### Document segment
--- START ---

Safety concerns raised following draft marking seafarer fatalities

13 April 2022

Nautilus has added its voice to industry concerns after two separate seafarer fatalities, which occurred while officers carried out draft marking on vessels.

Two Turkish officers lost their lives in February within a week of each other according to industry reports, both of them while trying to read draft marks.

The first fatality occurred at the Chinese port of Tianjin while a bulker chief officer carried out draft reading on the stern. He slipped and died after falling onto a concrete pier from a pilot ladder rigged-up on a rail, because China's stiff Covid-19 restrictions forbade him from going down the gangway onto the pier – the preferred method.

In the next incident, a second mate reportedly fell overboard and died of hypothermia during a storm, also while trying to determine draft marks after loading in port on the Russian Taman Peninsula in the Black Sea. Efforts by a shipmate and search and rescue to save him were unsuccessful.

The International Federation of Shipmasters' Associations (IFSMA) has called for China, in particular, to end its strict 'pointless and ill-thought-out' pandemic restrictions.

The issue was highlighted at a meeting of the International Maritime Organization (IMO)'s human element, training and watchkeeping (HTW) sub-committee, by IFSMA general secretary Jim Scorer.

--- END ---

### Work order 1
Translate this sentence from the article on the seafarer fatalities into Spanish: "Two Turkish officers lost their lives in February within a week of each other according to industry reports, both of them while trying to read draft marks."
### Work order 2
Please carry on the article on the seafarer fatalities, starting after its last sentence.

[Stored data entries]
--- START ---

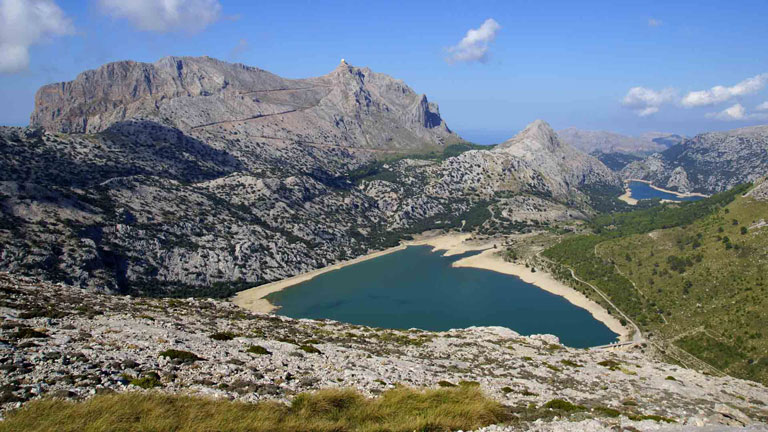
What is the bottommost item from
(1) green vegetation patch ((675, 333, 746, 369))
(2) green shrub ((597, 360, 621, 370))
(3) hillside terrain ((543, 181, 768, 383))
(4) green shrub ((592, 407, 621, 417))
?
(1) green vegetation patch ((675, 333, 746, 369))

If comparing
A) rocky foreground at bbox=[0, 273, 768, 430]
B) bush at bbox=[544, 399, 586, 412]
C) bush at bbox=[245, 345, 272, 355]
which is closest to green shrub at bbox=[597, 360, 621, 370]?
rocky foreground at bbox=[0, 273, 768, 430]

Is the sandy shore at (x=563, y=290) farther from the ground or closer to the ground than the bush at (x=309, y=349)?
closer to the ground

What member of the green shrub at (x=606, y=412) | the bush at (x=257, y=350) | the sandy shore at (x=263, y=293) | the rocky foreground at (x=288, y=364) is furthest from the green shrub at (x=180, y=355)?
the sandy shore at (x=263, y=293)

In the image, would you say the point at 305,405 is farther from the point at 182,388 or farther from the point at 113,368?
the point at 113,368

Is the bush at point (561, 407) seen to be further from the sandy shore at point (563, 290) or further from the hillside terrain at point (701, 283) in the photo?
the sandy shore at point (563, 290)

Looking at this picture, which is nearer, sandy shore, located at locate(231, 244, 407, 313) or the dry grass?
the dry grass

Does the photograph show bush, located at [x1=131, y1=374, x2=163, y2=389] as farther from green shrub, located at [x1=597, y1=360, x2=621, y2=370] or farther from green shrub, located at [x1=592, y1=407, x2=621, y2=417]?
green shrub, located at [x1=597, y1=360, x2=621, y2=370]

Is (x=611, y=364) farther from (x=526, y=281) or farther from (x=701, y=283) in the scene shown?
(x=526, y=281)
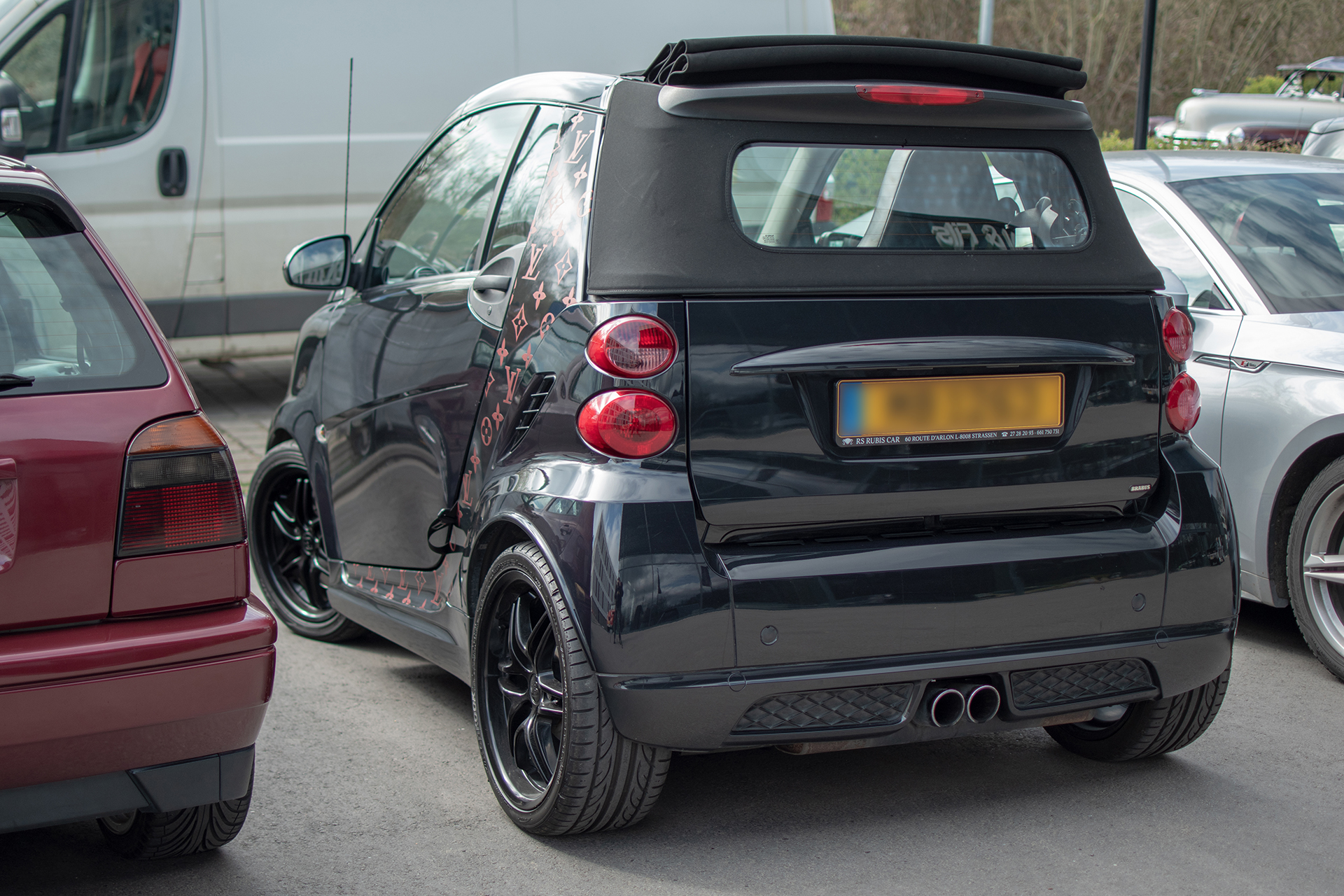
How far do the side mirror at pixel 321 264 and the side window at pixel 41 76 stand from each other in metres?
5.72

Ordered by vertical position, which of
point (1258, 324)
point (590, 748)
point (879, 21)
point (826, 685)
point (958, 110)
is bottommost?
point (590, 748)

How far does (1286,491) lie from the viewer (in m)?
4.44

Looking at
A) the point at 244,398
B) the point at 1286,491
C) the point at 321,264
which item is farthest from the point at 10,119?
the point at 1286,491

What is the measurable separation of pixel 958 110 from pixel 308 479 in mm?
2702

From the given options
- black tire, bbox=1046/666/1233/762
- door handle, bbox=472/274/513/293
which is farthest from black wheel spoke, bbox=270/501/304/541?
black tire, bbox=1046/666/1233/762

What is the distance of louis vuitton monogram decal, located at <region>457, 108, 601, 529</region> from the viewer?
305 cm

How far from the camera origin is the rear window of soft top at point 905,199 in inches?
117

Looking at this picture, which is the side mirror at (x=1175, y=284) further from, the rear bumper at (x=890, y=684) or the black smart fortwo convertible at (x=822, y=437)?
the rear bumper at (x=890, y=684)

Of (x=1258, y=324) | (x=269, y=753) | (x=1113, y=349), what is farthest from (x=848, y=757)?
(x=1258, y=324)

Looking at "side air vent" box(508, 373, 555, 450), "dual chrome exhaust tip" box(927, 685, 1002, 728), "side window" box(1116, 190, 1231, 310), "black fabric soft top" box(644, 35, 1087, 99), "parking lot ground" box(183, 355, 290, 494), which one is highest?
"black fabric soft top" box(644, 35, 1087, 99)

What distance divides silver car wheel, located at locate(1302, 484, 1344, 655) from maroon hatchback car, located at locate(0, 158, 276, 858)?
3217 millimetres

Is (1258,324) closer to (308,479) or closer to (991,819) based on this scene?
(991,819)

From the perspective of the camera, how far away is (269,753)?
147 inches

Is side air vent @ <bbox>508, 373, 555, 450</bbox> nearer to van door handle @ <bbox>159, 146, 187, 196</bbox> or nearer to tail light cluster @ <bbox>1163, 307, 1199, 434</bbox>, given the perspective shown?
tail light cluster @ <bbox>1163, 307, 1199, 434</bbox>
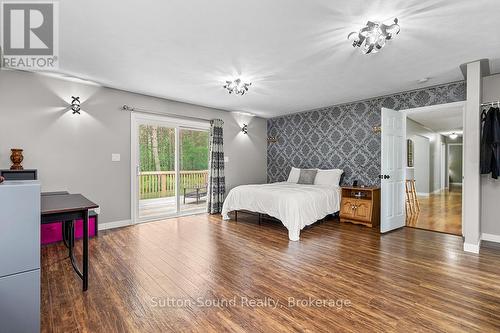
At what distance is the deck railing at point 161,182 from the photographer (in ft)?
15.9

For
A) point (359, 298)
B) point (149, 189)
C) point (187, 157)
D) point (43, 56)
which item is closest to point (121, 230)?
point (149, 189)

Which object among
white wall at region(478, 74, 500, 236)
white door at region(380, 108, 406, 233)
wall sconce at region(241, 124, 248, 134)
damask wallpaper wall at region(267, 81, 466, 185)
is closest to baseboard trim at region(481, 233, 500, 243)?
white wall at region(478, 74, 500, 236)

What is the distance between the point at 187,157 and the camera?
545 centimetres

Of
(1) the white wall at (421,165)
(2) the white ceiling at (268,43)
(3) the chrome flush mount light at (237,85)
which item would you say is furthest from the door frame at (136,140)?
(1) the white wall at (421,165)

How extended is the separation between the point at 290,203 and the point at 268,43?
228cm

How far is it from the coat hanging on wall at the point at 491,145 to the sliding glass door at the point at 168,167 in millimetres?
4757

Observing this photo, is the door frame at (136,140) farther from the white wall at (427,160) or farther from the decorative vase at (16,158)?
the white wall at (427,160)

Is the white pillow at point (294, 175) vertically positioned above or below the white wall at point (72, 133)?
below

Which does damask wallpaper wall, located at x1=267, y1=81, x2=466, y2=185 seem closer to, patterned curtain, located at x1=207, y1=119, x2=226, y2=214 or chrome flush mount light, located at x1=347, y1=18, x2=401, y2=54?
patterned curtain, located at x1=207, y1=119, x2=226, y2=214

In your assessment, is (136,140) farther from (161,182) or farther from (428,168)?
(428,168)

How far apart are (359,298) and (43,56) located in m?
4.33

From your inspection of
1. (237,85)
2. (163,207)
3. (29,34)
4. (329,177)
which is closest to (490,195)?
(329,177)

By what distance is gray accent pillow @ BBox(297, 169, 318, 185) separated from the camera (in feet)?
18.1

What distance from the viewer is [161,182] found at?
5.07 m
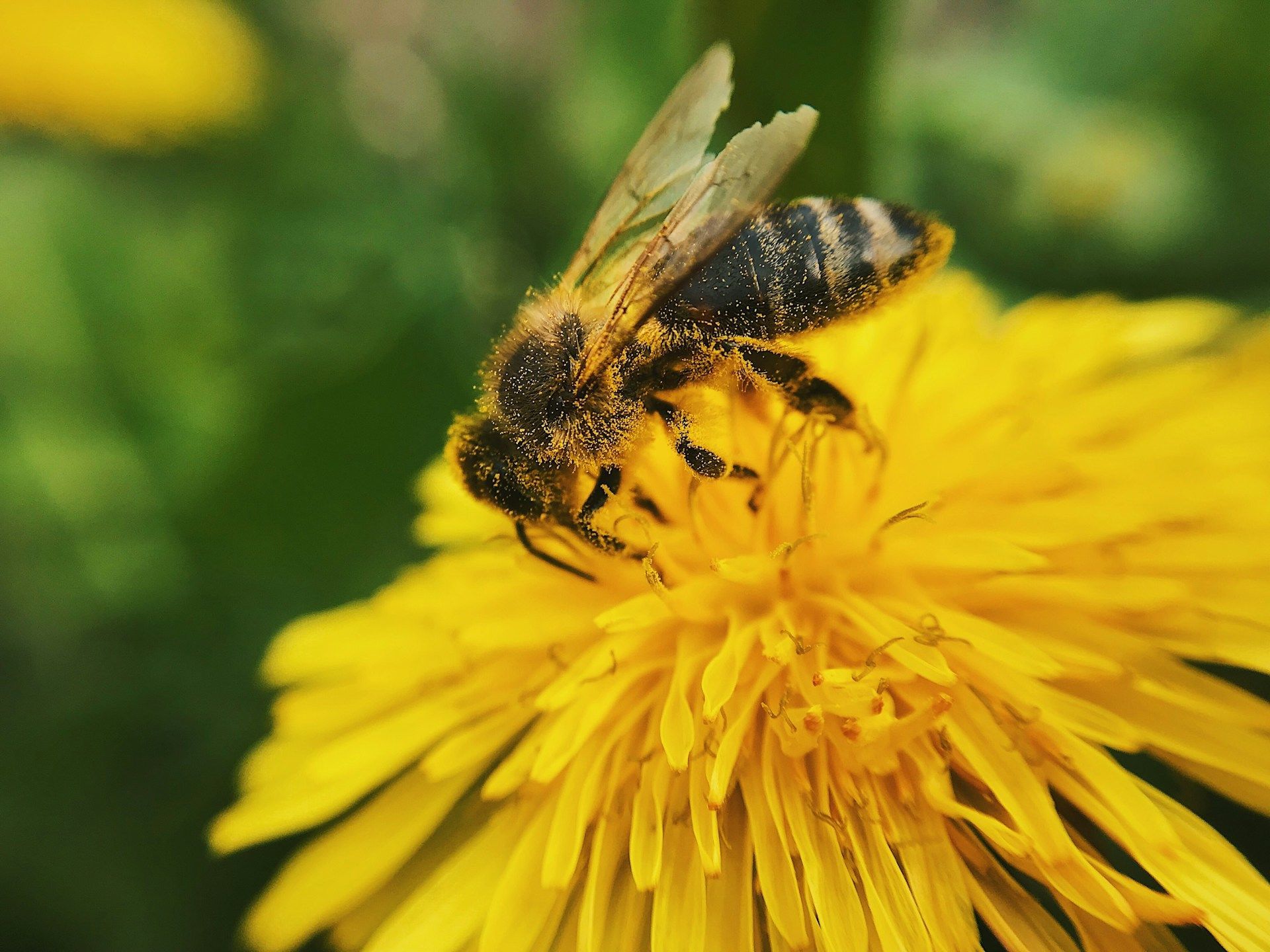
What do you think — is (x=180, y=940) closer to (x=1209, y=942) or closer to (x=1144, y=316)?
(x=1209, y=942)

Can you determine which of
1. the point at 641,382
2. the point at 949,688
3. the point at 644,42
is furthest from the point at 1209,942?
the point at 644,42

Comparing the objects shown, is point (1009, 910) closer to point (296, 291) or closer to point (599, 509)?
point (599, 509)

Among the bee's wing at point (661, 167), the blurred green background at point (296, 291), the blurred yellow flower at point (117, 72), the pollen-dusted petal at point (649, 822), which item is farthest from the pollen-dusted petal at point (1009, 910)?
the blurred yellow flower at point (117, 72)

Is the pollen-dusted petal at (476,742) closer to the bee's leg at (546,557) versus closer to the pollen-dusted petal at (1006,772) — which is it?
the bee's leg at (546,557)

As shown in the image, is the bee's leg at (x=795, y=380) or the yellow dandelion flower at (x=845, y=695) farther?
the bee's leg at (x=795, y=380)

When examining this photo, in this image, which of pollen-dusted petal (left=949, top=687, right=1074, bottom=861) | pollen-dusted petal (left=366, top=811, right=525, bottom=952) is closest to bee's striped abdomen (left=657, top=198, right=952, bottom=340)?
pollen-dusted petal (left=949, top=687, right=1074, bottom=861)

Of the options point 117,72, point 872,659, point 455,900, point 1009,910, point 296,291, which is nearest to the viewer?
point 1009,910

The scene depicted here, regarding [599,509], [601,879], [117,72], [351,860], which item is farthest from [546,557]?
[117,72]
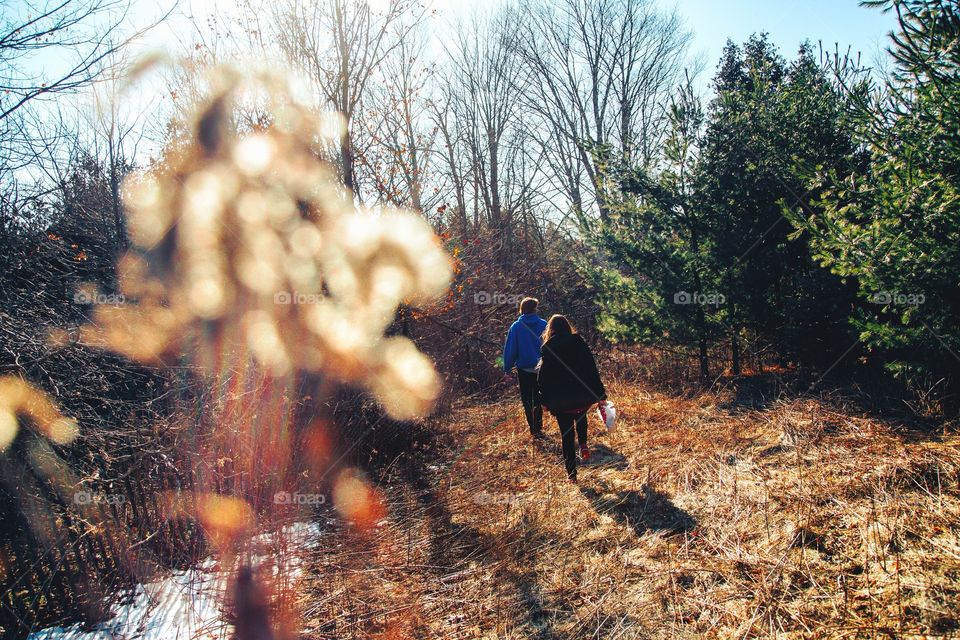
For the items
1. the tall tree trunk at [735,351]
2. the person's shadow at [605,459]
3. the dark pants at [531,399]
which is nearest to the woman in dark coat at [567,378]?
the person's shadow at [605,459]

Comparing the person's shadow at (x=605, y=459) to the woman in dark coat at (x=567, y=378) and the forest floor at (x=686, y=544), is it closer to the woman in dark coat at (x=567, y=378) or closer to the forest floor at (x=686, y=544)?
the forest floor at (x=686, y=544)

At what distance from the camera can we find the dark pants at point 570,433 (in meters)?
5.44

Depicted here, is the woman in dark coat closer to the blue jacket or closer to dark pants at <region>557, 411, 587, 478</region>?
dark pants at <region>557, 411, 587, 478</region>

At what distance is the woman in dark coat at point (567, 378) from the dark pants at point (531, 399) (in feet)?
5.58

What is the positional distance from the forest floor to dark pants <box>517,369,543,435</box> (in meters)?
0.91

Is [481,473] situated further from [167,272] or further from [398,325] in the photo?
[167,272]

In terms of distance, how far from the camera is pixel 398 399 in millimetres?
7727

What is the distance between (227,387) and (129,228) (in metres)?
7.20

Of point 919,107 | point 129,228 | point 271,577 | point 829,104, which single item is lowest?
point 271,577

--- END ---

### Response 1
Dos oficiales turcos perdieron la vida en febrero con una semana de diferencia, según informes del sector, ambos mientras intentaban leer las marcas de calado.

### Response 2
Mr Scorer said IFSMAS passed its on condolences to family, friends and shipmates of chief officer Selçuk Elibol.

'He died on duty whilst conducting an evolution which, in normal times, this extremely well thought of, intelligent, highly qualified and highly trained officer would not have considered doing. He must have been under enormous pressure, because instead of just walking down the gangway and along the nearly deserted pier to read the draft marks on the stern of his ship, he rigged a pilot ladder from the rail and climbed over the side to read the marks.

'He slipped in the process and fell 30 feet onto the concrete pier. Why would he do that? Very simply, because China's stiff Covid-19 quarantine regulations forbid it and he had been denied permission. He therefore was forced into doing something that was inherently unsafe,' said Mr Scorer.

'IFSMA call on China to end their pointless and ill-thought-out regulations that achieve nothing other than putting seafarers lives at increased risk by taking short cuts in fulfilling their duty as required by international regulations that are designed solely to make seafarers lives safer.'

The circumstances leading up to the second accident in Russia, were unclear.

By requesting for his statement to be added to the report Mr Scorer opened the door for further discussion during IMO MSC in May 2022.

Nautilus, as a member of IFSMA which has NGO status at IMO, will be monitoring the outcome.